On Sat, 30 September 2000, Alex Bligh wrote:
Excluding force-majeure from availability is not totally unuseful (provided you can still compare apples with apples), on the basis that (historically at least) many other things are likely to cause more worry than failure of your internet/telecoms service in the event of war/asteroid strike etc.
I also think its reasonable to exclude force majeure in a SLA. When I wrote SLA's I excluded all sorts of stuff in the force majeure clause. My point wasn't to suggest it is unreasonable to do so, but customers should understand a provider includes only certain risks in their SLA. Insurance companies are very good for covering the other risks. What drove me crazy was I couldn't get the information I needed to do my job from providers. Fiber cuts happen. I don't want a 99.999% network guarantee, I want an accurate map of my circuits on your network so I can plan where to put my backup circuits. If I could outsource the reliability of my network, it would be great. But the fact is, I was the one who had to live with fallout when my network failed; not the provider. At most large providers, my "dedicated account team" rarely lasted a fiscal quarter let alone a fiscal year. I sometimes think folks, and I was once one of them, are just looking for the provider which promises the highest availability number (100% service guarantee) without realizing some providers are achieving such high numbers by excluding a lot of disruptive events. If everyone included and excluded the same things, you could compare the numbers. But everyone doesn't. So customers need to understand what the numbers mean. It is possible for a provider with a 98% availability guarantee to have better actual performance than a provider promising 100% availability.

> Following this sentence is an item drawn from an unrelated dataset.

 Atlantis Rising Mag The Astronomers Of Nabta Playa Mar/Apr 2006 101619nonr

Finally, the availability number is meaningless unless there is a clear way of measuring what period it applies to. Five nines availabilty over a day is completely different to five nines availability over a year, if there is a fixed MTTR (think about it).

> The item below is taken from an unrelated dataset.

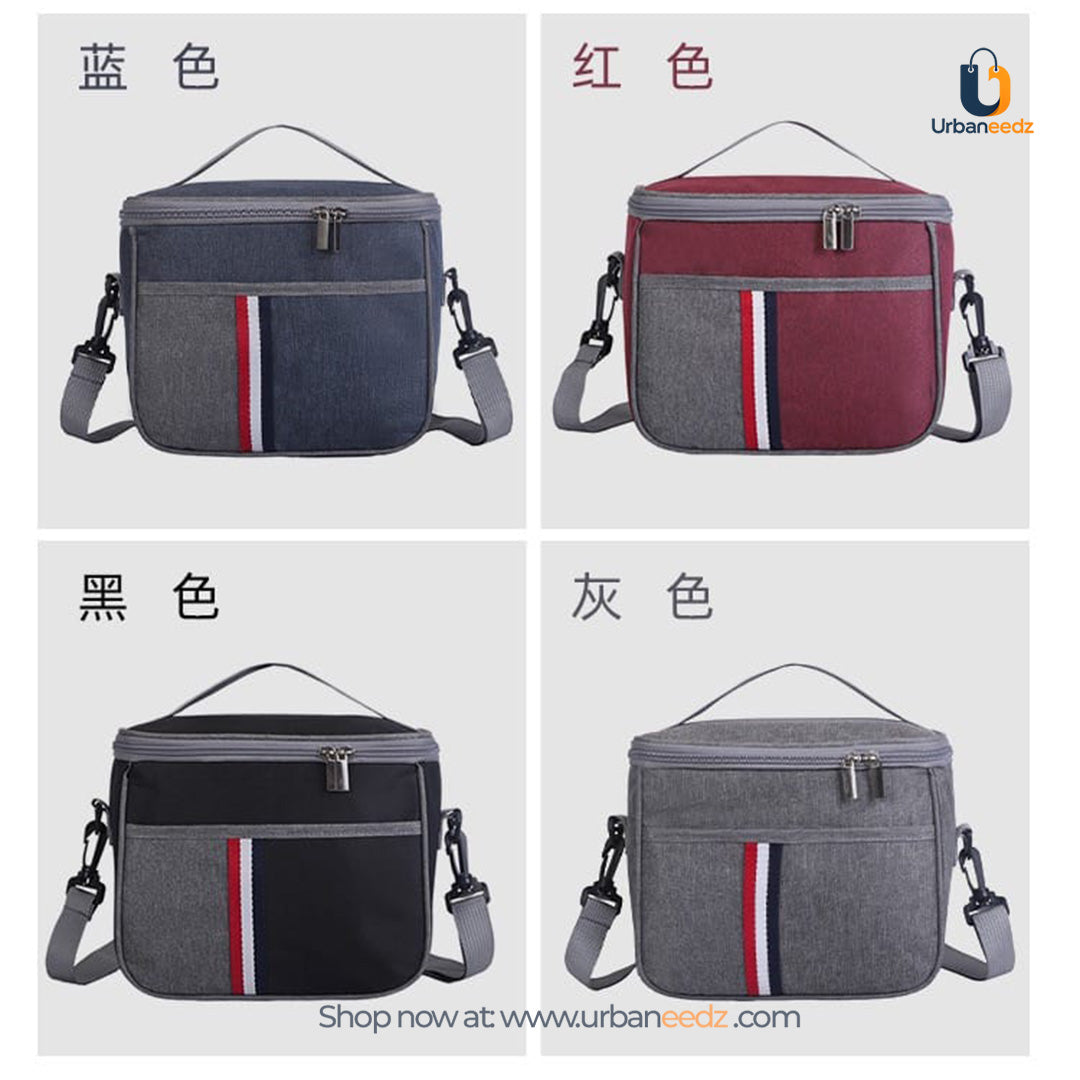 Jeans Insulated Lunch Bag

Ah, Mean Time To Repair. For availability purposes, MTTR is frequently a bigger contributor than MTBF (Mean Time Between Failure). Can you repair one half of a redundant system before the second half fails.
IE availability numbers are *not* useless - but they generally aren't comparible without looking at the contract, and system in depth.
If you look at what happened in the disk drive market, for a while Seagate and the others waged the battle of MTBF. You could buy a 400,000 hour MTBF drive or a 800,000 hour MTBF drive or a 1.2 million hour MTBF drive. Was there a difference between the drives, in some cases yes. In most cases, you were actually buying the same drive with different extended warranties. Did the difference in MTBF's mean the disk drives never failed? No. If the drive did fail, did you get data back because it was a 1.2 million hour MTBF drive? No. If you didn't have a backup, did Seagate lose their job, or did the computer operator lose theirs? Does RAID held? Yes. Does RAID completely eliminate disk failures? No. If you look at network backbones, almost everyone uses the same vendors, supplying essentially the same equipment, and nearly the same network design. So why would different providers have different availability numbers? Is it just an accident of the statistical series, some providers had their failures earlier but everyone will end up the same in Year Infinity? Or are there real differences, besides price, between providers?